-- EXERCICES À FAIRE --
A - Restituez tel quel le passage de l'article sur la réconciliation économique en Tunisie qui va de "Un tel projet" jusqu'à "plus profitables ?".
B - Rassemblez chaque ligne des enregistrements où figure le mot "fill".

-- EXTRAIT DE PAGE --
____________

Publié dans Leaders le 31 - 08 - 2015

Il ne fait aucun doute que la situation économique en Tunisie n'est pas au beau fixe. En effet, avec un taux de croissance en recul (-0.2% au premier trimestre et -0.7% au second semestre de cette année) et un taux de chômage en augmentation (passage de 15 à 15.2% sur la même période)[1], la machine productive semble être bloquée et l'économie dans son ensemble menacée.

Le projet de loi organique sur la réconciliation économique et financière proposé par le président de la république, adopté en conseil des ministres et soumis pour adoption à l'ARP est probablement venu pour éviter le précipice. En effet, on lit dans l'article 1 de ce projet que l'objectif étant de tourner la page du passé et encourager le processus de justice transitionnelle afin de favoriser les investissements et remettre sur les rails l'économie tunisienne.

Un tel projet a suscité plusieurs interrogations : S'agit-il d'un coup de génie du président ou d'un danger menaçant? Combien ça rapporte au pays en général et à l'économie en particulier ? Les gains engrangés dépassent-ils les coûts supportés et comment ?, etc.

Sans entrer dans les problématiques institutionnelles et constitutionnelles de ce projet, nous essayons ici de montrer si ce dernier est économiquement rentable et si, dans le cas contraire, il existe des projets alternatifs plus profitables ?
La réconciliation économique et financière : un instrument efficace de relance économique?
Visiblement, toute relance économique suppose un environnement sain et stable où la confiance entre tous les acteurs économiques est assurée. Par acteurs économiques, il est souvent entendu toutes les forces vives du pays créatrices de richesse : hommes d'affaires, salariés, syndicalistes, administrateurs, intellectuels, associations…
L'idée de réconciliation est à priori attractive dans la mesure où elle permet l'apurement d'un climat social tendu et le rapprochement des acteurs économiques concernés. Or, la lecture du projet montre qu'il est exclusivement conçu pour une certaine catégorie d'acteurs, notamment les hauts fonctionnaires et les hommes d'affaires.

A ce niveau, il est tout à fait légitime de se poser des questions genre : pourquoi s'échiner à faire croire qu'une minorité d'hommes d'affaires ou quelques hauts fonctionnaires sont les seuls à pouvoir créer de la valeur et relancer la machine économique ? Le principe de réconciliation avec ces derniers est-il l'instrument unique de politique économique ? Mais surtout, combien ça rapporte in fine aux caisses de l'Etat?

La lecture du projet de loi montre que les règles imposées sont assez mous et que les montants potentiellement récupérables sont tentaculaires. En effet, l'article 5 du projet de loi stipule qu'une « simple déclaration » permet l'amnistie à condition de payer une somme égale à la valeur de l'argent public détourné à la quelle il faut ajouter une majoration de 3% pour chaque année, à compter de l'année où les faits sont commis. L'article 8, quant à lui, précise que les évadés fiscaux sont tenus de rapatrier tous les fonds détenus à l'étranger en payant une somme forfaitaire équivalente à 5% du montant rapatrié.

____________

-- ENTRÉES RÉPERTORIÉES --
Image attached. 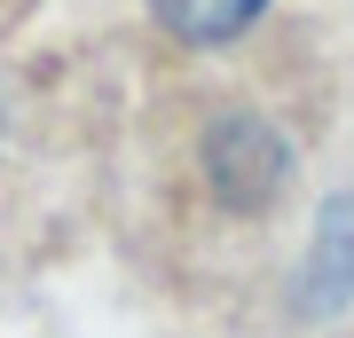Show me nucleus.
<instances>
[{
  "label": "nucleus",
  "instance_id": "1",
  "mask_svg": "<svg viewBox=\"0 0 354 338\" xmlns=\"http://www.w3.org/2000/svg\"><path fill=\"white\" fill-rule=\"evenodd\" d=\"M268 0H150V16L174 39H189V48H213V39H236Z\"/></svg>",
  "mask_w": 354,
  "mask_h": 338
}]
</instances>
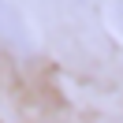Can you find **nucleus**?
<instances>
[{"instance_id":"f03ea898","label":"nucleus","mask_w":123,"mask_h":123,"mask_svg":"<svg viewBox=\"0 0 123 123\" xmlns=\"http://www.w3.org/2000/svg\"><path fill=\"white\" fill-rule=\"evenodd\" d=\"M75 4H82V0H75Z\"/></svg>"},{"instance_id":"f257e3e1","label":"nucleus","mask_w":123,"mask_h":123,"mask_svg":"<svg viewBox=\"0 0 123 123\" xmlns=\"http://www.w3.org/2000/svg\"><path fill=\"white\" fill-rule=\"evenodd\" d=\"M0 41L8 49H15L19 56L34 52V37H30V30H26L23 15L11 8V0H0Z\"/></svg>"}]
</instances>
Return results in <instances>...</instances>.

____________

-- CORRIGÉ DES EXERCICES --
A -
Un tel projet a suscité plusieurs interrogations : S'agit-il d'un coup de génie du président ou d'un danger menaçant? Combien ça rapporte au pays en général et à l'économie en particulier ? Les gains engrangés dépassent-ils les coûts supportés et comment ?, etc.

Sans entrer dans les problématiques institutionnelles et constitutionnelles de ce projet, nous essayons ici de montrer si ce dernier est économiquement rentable et si, dans le cas contraire, il existe des projets alternatifs plus profitables ?

B -
  "mask_svg": "<svg viewBox=\"0 0 354 338\" xmlns=\"http://www.w3.org/2000/svg\"><path fill=\"white\" fill-rule=\"evenodd\" d=\"M268 0H150V16L174 39H189V48H213V39H236Z\"/></svg>",
[{"instance_id":"f03ea898","label":"nucleus","mask_w":123,"mask_h":123,"mask_svg":"<svg viewBox=\"0 0 123 123\" xmlns=\"http://www.w3.org/2000/svg\"><path fill=\"white\" fill-rule=\"evenodd\" d=\"M75 4H82V0H75Z\"/></svg>"},{"instance_id":"f257e3e1","label":"nucleus","mask_w":123,"mask_h":123,"mask_svg":"<svg viewBox=\"0 0 123 123\" xmlns=\"http://www.w3.org/2000/svg\"><path fill=\"white\" fill-rule=\"evenodd\" d=\"M0 41L8 49H15L19 56L34 52V37H30V30H26L23 15L11 8V0H0Z\"/></svg>"}]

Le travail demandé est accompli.